Akina, who is the wife of Yovcho Byalkov, our Weyermann® Production Manager in Haßfurt, has been working as a tour guide at Weyermann® since March 2017. She is originally from Yamagata.

Akina began her lecture with some general information about Japan and the geographical location of the country. Then she introduced Japan´s most important festival of the year, the Japanese New Year, with all its customs and traditions.

Preparations for the most important event of the year already start at the beginning of December. After a thorough house cleaning, the house is decorated festively. "Kagami Mochi" is one of the traditional decorations for the New Year celebrations. It consists of two large rice cakes and an orange and shall bring good luck.

Soba noodles are traditionally eaten on the last night of the year. The long noodles stand for a long life. Accordingly, they shall give a long and healthy life and strength in the new year. It is important to eat every single noodle, because the luck-bringing effect could otherwise be reversed.

The new year is greeted with the ringing of temple bells. The bells ring 108 bell times. This is done to forswear the 108 human desires.

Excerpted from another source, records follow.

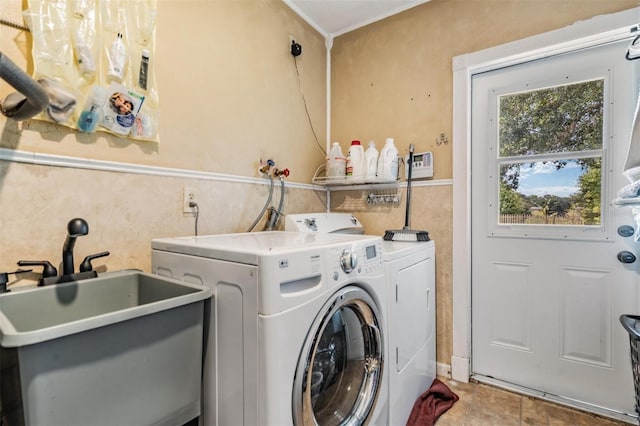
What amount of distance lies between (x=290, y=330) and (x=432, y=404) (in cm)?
128

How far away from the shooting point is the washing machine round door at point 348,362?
3.99 feet

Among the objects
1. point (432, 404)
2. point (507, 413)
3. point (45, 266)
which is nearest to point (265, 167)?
point (45, 266)

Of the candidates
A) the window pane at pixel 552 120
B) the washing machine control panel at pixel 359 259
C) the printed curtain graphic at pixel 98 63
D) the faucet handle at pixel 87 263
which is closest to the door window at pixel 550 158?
the window pane at pixel 552 120

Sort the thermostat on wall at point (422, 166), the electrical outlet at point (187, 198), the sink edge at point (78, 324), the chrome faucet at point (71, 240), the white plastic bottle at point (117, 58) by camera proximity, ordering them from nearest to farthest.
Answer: the sink edge at point (78, 324), the chrome faucet at point (71, 240), the white plastic bottle at point (117, 58), the electrical outlet at point (187, 198), the thermostat on wall at point (422, 166)

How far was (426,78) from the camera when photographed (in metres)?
2.23

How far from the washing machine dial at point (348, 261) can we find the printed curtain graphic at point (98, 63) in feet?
3.44

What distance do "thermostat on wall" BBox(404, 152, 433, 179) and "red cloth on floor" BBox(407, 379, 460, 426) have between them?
52.7 inches

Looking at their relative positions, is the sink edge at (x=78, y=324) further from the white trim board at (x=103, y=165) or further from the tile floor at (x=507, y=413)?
the tile floor at (x=507, y=413)

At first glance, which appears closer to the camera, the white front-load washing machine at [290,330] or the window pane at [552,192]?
the white front-load washing machine at [290,330]

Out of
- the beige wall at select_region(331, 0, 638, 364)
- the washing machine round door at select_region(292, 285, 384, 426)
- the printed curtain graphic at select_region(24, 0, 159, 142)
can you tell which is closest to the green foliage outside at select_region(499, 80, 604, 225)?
the beige wall at select_region(331, 0, 638, 364)

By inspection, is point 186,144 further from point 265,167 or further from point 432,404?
point 432,404

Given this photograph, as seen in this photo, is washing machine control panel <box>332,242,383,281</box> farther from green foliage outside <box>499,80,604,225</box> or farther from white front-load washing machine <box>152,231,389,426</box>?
green foliage outside <box>499,80,604,225</box>

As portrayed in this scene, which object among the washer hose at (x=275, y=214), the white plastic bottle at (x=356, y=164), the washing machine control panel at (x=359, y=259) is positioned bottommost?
the washing machine control panel at (x=359, y=259)

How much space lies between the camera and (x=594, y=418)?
169cm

On New Year´s Day, traditional "Osechi" dishes are eaten, finely arranged in a box. The individual foods of an Osechi are attributed with positive features such as e.g. happiness, a long life, fertility, health or wealth.

Another important element is the writing and sending of New Year´s cards ("nengajo"). These are sent to friends, relatives and people who helped you in the cause of the year. With these cards people thank others for their help and continue to ask for help and respect in the new year.

Many children also get extra pocket money for the new year ("otoshidama"). They receive the yew year´s allowance from their parents or relatives in small, decorative envelopes

Finally, Akina explained that it is common in Japan to visit a Buddhist temple or shrine with the family. People usually pray for divine protection and personal happiness for the new year.

To top off her lecture, Akina invited the audience to taste a Japanese cake specialty from Nagasaki - Castella – which she had brought along.

Akinas wonderful introduction of her country of origin was rewarded by our boss Sabine Weyermann with a voucher for our Weyermann® Craft Beer Fan Shop.

We are already looking forward to the next trip to another country of origin of a Weyermann® employee!